= Belge bölümü =
=======
Yani bugün Aktaş’ı açıyoruz diyenler o kapıyı ben açtırdım, ben..
**Ankara’nın Valisi Yok mu?
Türkiye’de kaç vilayet var?
Ve aynı Türkiye’de kaç vali var?
Başkan olmak isteyen ve en az 550 vekil isteyen Erdoğan’da biliyor ki; Başkanlık siteminde ki gibi seçimle olmazsa da Türkiye’de 81 Vilayet ve 81 Vali var..
Ve Başkanlık sistemine karşı çıkıp, Başkanlıkta ki Eyalet sistemini isteyen Demirtaş’ta biliyor
Dün burada ‘Aktşa’a Kimse Sahip Çıkmasın’ başlığıyla ele aldığım yazımın Çıldırlı AKP’lileri bir hayli bozduğunu öğreniyorum..
Öyle ki yazımı okuyup, köy köy dolaşan AKP’lilerin cami hoparlörlerine çıkıp, ‘Vallahi Fakir Yılmaz’ın hiç emeği yok. Kapıyı biz açtık’ diye ilan yaptıklarını öğreniyorum..
Yani AKP’lileri minareye çıkarmışım da haberimi yok!
Evet dün bu köşede ele aldığım ‘Aktaş’a kimse sahip çıkmasın’ başlıklı yazımı bugün yenileyerek, altına bir kez daha imza atıyorum..
=======
= Görev yönergesi =
Belge bölümünde "Ve aynı Türkiye’de" ile başlayıp "81 Vali var.." sözlerine kadar devam eden kısmı harfi harfine yeniden yazın.

= Veri alıntısı =
=======
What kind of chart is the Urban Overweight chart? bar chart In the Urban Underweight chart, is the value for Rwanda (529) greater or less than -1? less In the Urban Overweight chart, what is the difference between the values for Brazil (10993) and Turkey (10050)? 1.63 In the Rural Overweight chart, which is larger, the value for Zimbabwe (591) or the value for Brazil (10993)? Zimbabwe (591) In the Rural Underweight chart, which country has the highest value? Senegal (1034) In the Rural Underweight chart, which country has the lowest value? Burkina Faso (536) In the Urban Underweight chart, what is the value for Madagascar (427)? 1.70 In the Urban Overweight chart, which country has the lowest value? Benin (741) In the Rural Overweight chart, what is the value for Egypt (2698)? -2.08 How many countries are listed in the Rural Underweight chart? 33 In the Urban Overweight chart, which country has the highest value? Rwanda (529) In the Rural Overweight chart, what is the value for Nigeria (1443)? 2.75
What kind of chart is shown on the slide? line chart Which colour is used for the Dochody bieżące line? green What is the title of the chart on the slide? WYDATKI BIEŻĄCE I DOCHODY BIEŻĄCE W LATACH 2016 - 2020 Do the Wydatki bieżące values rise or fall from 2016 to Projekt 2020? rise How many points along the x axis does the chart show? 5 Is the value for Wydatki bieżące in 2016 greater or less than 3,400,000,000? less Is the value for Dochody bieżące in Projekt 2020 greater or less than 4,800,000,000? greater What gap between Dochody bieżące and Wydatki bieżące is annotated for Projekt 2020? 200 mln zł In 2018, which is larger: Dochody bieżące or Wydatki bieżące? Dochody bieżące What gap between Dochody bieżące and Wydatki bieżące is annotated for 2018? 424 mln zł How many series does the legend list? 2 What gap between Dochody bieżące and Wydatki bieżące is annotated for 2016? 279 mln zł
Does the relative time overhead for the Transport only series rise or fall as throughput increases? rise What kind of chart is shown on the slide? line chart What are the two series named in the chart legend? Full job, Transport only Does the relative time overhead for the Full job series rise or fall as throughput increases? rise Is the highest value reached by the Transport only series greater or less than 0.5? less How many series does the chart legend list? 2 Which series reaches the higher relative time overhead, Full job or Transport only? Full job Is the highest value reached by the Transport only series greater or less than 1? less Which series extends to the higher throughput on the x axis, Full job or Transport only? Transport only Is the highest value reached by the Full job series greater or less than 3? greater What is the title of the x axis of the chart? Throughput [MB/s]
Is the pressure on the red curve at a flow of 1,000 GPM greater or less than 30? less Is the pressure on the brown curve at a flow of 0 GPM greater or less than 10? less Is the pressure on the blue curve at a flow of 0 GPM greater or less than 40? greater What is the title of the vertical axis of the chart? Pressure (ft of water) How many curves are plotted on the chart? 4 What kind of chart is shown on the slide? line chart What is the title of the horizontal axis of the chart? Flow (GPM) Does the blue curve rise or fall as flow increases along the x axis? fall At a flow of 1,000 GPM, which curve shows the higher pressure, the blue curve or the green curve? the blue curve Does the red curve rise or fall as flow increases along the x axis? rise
=======
= Alıştırma çözümü =
Ve aynı Türkiye’de kaç vali var?
Başkan olmak isteyen ve en az 550 vekil isteyen Erdoğan’da biliyor ki; Başkanlık siteminde ki gibi seçimle olmazsa da Türkiye’de 81 Vilayet ve 81 Vali var..